Une année s’en va, une autre commence pour les hommes. Une ère finit, une autre s’ouvre pour les Algériens : celle d’un nouveau départ pour leur Révolution.
En cette nuit transitoire, des hommes et des peuples se sont arrêtés un instant pour fixer le mouvement imperturbable du balancier de l’horloge. Ils auraient voulu qu’il marquât par quelque signe ce passage si important pour eux d’un chiffre à un autre.
Mais le temps a poursuivi sa progression indifférente, sa fuite perpétuelle, sa marche inexorable vers on ne sait quel but, quelle fin, quelle destination.
Tels des fourmis grouillant sur les flancs d’un globe suspendu dans le néant, les peuples s’affairent à vaincre leur angoisse du vide cosmique. L’œuvre de résistance consciente au temps destructeur continue depuis le néolithique, menée par les hommes avec plus ou moins de bonheur.
Quelques deux cent générations se sont succédé au cours de ces sept mille ans de combat de l’Histoire contre les temps anonymes. Les peuples sèment et cultivent, forgent et bâtissent, créent et consolident pour durer, pour donner un sens à leur présence sur la terre, pour vivre du mieux possible les moments impartis par l’éternité.

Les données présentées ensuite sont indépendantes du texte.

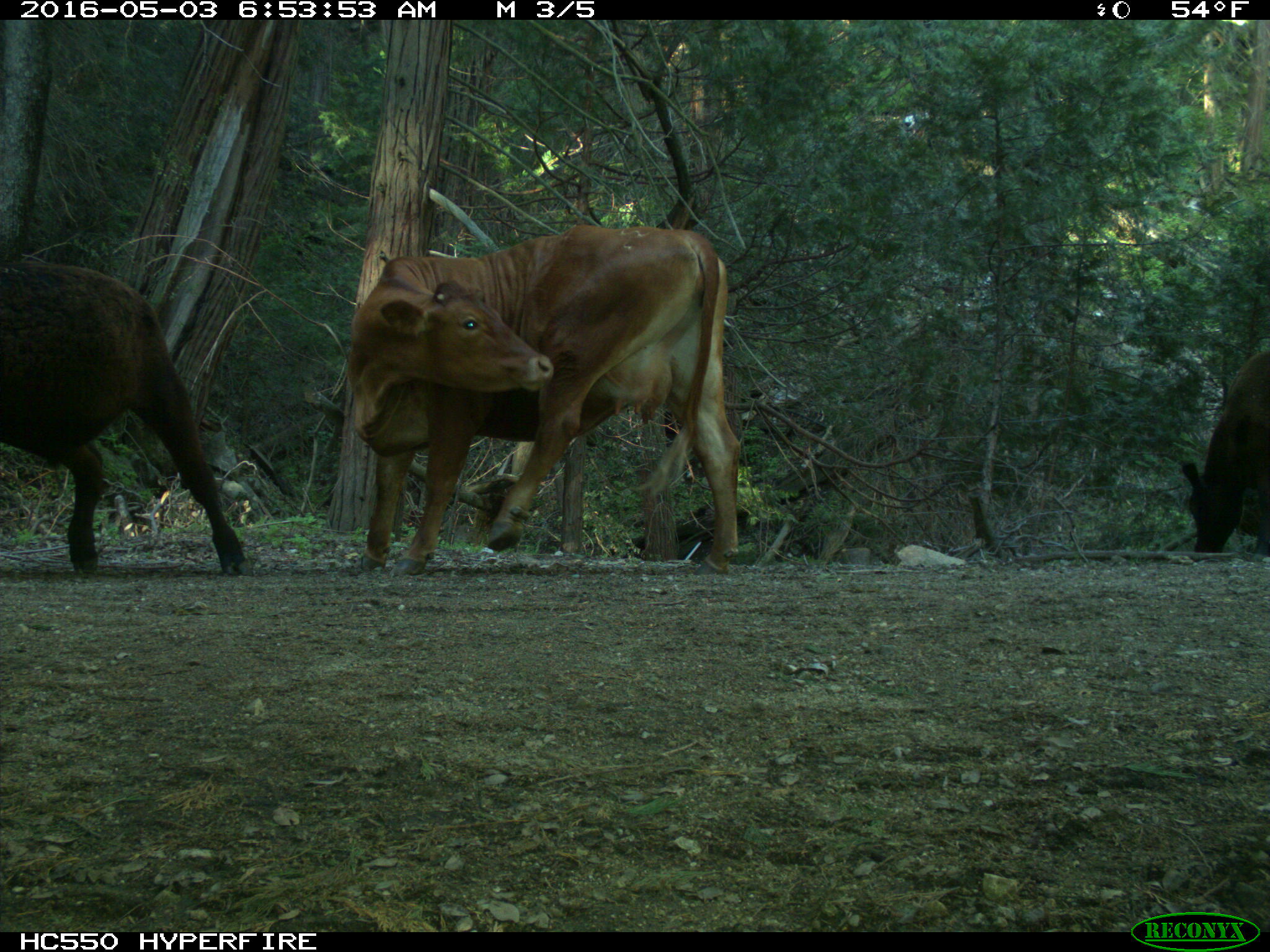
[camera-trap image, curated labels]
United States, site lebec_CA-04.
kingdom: Animalia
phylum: Chordata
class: Mammalia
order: Artiodactyla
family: Bovidae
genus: Bos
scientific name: Bos taurus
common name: domestic cow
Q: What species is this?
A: Bos taurus (domestic cow).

La hantise de durer, la peur du vide, la démesure de l’infini insaisissable leur insufflent l’élan prométhéen, le sentiment tragique, le courage chaque fois renouvelé de résister à l’œuvre du temps.
Les peuples qui possèdent la conscience historique, le sens historique, se dressent en permanence comme sujets actifs dans la lutte incessante de l’être dans l’Histoire contre le néant, contre l’existence végétative, inutile et parasitaire. Ils ont aussi une notion lucide des conditions implacables de la survie positive, du devenir dans l’Histoire.
Ces peuples regardent d’habitude loin devant eux et, sans perdre de vue leur passé, se refusent à vivre dans l’éternel hier. Ils s’assignent des objectifs éloignés de leur portée immédiate et échafaudent constamment de nouveaux projets.
Ils accomplissent au-delà de leurs besoins, au-delà de leurs possibilités, s’astreignent au perpétuel dépassement et jettent volontairement le bouchon plus loin devant eux. Ces peuples n’ont pas les yeux rivés sur des « acquis » que le temps se hâte de rendre dérisoires, mais sont en mouvement permanent, à la recherche du nouveau but, du prochain défi, du sens du monde.
Ils craignent qu’à tout moment le danseur ne se substitue dans certaines fonctions au calculateur, qu’il y ait dans la nation plus d’ « oratores » (ceux qui parlent) que de « laborators » (ceux qui travaillent), que la donnée personnelle n’entrave le chemin de l’intérêt général …
Pour prévenir ces malheurs, pour se prémunir de ces calamités, ils s’en remettent en général à la sagesse de leurs lois, à la fiabilité de leurs institutions, à la crédibilité de leurs mandataires.
En cette fin d’année, les Algériens ont reçu un grand cadeau : la promesse que leur Révolution allait connaître un nouveau départ.
Puisse la nouvelle année constituer le point de départ de la nouvelle ère promise : celle du travail, du sérieux, de la rigueur, de la justice, de la démocratie responsable, de la critique constructive et tant d’autres choses chères au cœur des algériens.